On 12 October 2015, Mr Fordyce had obtained a judgment in the Local Court to the effect that Mrs Slattery (although not the companies) was liable to him under the Engagement Letter in an amount to be determined.
In these proceedings, orders were made on 3 August 2016, and on no fewer than five subsequent occasions, extending the operation of the caveat for specific periods. However, on 28 July 2017, after a judgment had been given in the Local Court on 10 July 2017 in favour of Mr Fordyce against Mrs Slattery in the sum of $63,389.40, this Court made an order extending the operation of the caveat until further order.

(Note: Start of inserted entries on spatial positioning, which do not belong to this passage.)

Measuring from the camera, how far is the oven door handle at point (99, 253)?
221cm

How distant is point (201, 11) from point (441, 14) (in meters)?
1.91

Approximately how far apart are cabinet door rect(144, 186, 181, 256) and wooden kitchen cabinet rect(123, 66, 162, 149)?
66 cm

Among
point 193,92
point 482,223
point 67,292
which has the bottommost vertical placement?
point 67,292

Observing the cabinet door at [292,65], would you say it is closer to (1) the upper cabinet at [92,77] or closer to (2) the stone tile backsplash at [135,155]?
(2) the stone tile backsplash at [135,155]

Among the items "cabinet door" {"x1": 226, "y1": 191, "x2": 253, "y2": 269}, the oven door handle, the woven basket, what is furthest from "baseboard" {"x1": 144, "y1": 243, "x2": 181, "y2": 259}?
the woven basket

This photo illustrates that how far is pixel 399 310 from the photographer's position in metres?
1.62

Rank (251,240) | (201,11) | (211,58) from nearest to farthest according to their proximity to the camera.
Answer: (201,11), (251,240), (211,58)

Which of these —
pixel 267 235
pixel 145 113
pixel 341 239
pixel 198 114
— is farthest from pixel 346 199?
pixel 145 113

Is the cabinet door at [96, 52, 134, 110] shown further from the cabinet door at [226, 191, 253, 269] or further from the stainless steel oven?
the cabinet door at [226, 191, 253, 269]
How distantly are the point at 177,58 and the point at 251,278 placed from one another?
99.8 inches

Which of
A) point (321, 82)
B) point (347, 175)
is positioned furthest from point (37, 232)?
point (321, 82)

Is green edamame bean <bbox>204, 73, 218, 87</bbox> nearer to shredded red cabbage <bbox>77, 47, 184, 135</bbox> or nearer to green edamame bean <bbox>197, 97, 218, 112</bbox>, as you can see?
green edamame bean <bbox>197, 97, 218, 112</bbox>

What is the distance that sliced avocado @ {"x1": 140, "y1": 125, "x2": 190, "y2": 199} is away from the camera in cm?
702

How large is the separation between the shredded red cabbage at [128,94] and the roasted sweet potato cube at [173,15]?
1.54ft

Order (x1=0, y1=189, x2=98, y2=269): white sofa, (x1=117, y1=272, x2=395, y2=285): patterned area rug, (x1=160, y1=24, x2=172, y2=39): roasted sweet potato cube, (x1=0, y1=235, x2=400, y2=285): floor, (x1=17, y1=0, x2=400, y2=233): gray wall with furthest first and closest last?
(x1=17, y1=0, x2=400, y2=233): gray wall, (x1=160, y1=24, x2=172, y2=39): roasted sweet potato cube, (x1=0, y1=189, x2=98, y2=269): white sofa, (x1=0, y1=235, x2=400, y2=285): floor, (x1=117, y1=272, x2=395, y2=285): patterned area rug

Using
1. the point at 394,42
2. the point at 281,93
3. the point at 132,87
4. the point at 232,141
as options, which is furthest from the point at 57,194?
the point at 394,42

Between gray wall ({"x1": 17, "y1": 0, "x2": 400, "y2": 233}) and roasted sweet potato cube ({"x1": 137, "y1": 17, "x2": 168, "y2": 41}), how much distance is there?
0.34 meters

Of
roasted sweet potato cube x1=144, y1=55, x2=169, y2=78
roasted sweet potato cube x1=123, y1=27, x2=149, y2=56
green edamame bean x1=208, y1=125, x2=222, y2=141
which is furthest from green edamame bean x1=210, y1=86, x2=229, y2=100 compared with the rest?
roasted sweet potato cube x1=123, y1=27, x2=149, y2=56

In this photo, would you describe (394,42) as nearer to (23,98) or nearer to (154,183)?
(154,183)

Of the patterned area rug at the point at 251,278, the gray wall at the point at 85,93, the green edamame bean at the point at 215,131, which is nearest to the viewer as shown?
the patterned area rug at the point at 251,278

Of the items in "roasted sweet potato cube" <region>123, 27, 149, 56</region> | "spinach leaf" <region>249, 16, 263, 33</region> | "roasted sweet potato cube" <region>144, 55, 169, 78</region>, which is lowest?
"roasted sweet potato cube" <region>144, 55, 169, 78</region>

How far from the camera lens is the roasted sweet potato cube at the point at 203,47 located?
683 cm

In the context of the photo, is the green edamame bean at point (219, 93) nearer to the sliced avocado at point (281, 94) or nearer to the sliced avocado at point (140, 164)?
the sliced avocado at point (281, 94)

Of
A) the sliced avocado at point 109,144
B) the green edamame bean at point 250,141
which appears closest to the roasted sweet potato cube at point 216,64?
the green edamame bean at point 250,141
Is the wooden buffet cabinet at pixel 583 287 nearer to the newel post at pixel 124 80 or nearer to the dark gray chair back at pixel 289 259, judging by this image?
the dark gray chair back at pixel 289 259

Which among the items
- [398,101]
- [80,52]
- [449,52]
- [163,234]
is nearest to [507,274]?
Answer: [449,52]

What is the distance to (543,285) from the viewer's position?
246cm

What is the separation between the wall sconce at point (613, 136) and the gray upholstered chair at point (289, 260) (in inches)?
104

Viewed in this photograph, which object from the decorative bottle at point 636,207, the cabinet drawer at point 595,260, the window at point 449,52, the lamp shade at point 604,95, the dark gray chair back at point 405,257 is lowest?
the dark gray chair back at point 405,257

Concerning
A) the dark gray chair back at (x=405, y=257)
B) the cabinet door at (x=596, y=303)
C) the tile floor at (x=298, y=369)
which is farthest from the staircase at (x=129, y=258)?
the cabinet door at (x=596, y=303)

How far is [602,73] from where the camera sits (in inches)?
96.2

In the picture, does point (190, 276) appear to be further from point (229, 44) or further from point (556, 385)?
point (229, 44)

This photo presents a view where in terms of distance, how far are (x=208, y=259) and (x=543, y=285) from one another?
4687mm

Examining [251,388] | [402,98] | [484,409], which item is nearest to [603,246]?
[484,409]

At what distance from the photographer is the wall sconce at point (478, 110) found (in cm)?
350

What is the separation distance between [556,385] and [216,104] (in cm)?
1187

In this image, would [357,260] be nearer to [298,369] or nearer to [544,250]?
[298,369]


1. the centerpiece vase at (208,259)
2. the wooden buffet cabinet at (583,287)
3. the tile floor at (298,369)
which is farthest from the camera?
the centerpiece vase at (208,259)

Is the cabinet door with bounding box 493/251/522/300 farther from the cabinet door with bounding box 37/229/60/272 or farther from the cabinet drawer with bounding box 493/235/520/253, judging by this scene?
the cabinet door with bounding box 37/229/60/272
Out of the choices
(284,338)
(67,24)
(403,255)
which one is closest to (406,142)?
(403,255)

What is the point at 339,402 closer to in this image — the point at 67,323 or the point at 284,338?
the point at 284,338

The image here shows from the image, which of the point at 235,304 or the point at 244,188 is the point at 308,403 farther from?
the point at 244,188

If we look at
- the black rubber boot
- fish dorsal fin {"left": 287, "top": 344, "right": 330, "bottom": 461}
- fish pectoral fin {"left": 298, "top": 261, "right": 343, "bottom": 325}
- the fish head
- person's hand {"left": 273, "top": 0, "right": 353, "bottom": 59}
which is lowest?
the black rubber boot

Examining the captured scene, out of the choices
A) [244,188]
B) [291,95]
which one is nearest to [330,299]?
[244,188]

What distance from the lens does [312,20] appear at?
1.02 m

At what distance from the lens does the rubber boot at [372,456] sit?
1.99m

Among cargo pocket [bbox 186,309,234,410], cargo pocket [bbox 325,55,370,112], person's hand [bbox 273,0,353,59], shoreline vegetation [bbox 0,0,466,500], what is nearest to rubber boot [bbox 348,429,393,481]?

Mrs Slattery appealed against the Local Court judgment given on 10 July 2017, and Mr Fordyce cross-appealed. Those appellate proceedings were heard and determined in this Court by Walton J, who gave judgment on 28 February 2019 (see Slattery v Fordyce; Fordyce v Slattery [2019] NSWSC 173). In short, Walton J refused Mrs Slattery's appeal, and upheld Mr Fordyce's cross-appeal against Dee-Tech and Bright Star. Those companies, along with Mrs Slattery, were thus held liable to Mr Fordyce under the Engagement Letter in the sum of $63,389.40.
On 21 February 2020, Mr Fordyce obtained an order for the joinder of Dee-Tech as the second defendant in these proceedings, and obtained leave pursuant to s 74O of the Real Property Act to lodge a further caveat against the title to a property in Saratoga owned by Dee-Tech, to claim a charge based on the provisions of the Engagement Letter dated 22 February 2010. A caveat (AP922902) was thereafter lodged by Mr Fordyce against the title to the Saratoga property on the basis of the order granting leave.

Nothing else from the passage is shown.